Damage Analysis III: Object Densities, Presented Surfaces Based on Exposure, Geometry and Damage Models

Abstract

The chapter covers basic approaches to the damage assessment modeling in the case of trajectory based damage, e.g. fragment and debris impact. In its initial steps, it is an example for the physical-engineering modelling of damage effects, in its final steps it also shows the application of empirical-statistical damage models. The use of distributions for further damage modelling is only indicated as well as how to use the presented surfaces in risk analysis approaches. The presented surfaces are used to determine damage probabilities of objects. This information enters risk computations: local and non-local, for individuals and groups.
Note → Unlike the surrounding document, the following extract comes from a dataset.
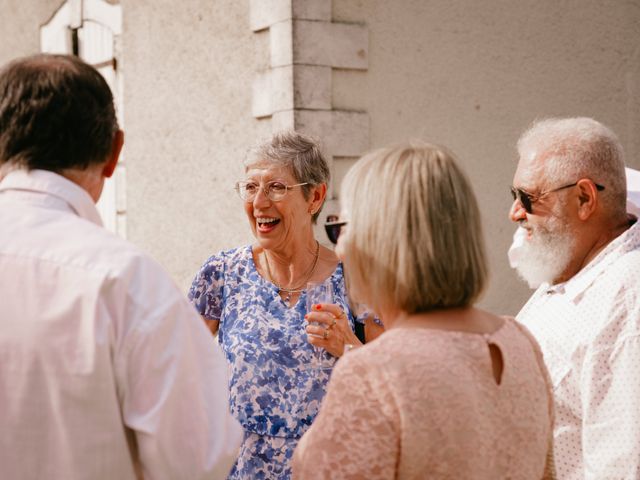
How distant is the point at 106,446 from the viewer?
1881mm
To avoid as far as possible object-specific modelling, the chapter first uses geometry information only. It is shown how to compute the presented surface, i.e. the surface that could be damaged in case of explosive fragment and debris impact. The same arguments hold true for other types of trajectory-based impact, e.g. in case of hail or ice rain, objects that are torn from buildings or structures due to heavy wind, or debris generated by accidents of airplanes or aerial drones, as well as a set of malicious events in the aerial domain, e.g. aerial drones that discharge objects. The presented surface is computed using analytical and numerical approaches. In the case of simple geometrical objects, fast analytical approaches are feasible. In the case of more complicated or composed geometries, a Monte Carlo integration approach is employed. The chapter introduces the notion of a relevant surface with respect to a set of damage criteria. This links presented surfaces with damage models. Typically it suffices to suitably combine a rather small number of damage models for a single object along with their respective different volume and surface elements to obtain a sufficient overall damage model for an object. It is indicated how this is achieved for an object using only one discrete damage model. To model unknown positions and orientations of objects, the chapter introduces in detail two concepts. Object exposure densities and the homogeneous integration (averaging) over an unknown orientation parameter. The latter case illustrates under which assumptions unknown parameters can be considered in an adequate way. The former example allows a similar approach at a later risk analysis step, e.g. for computing collective ricks.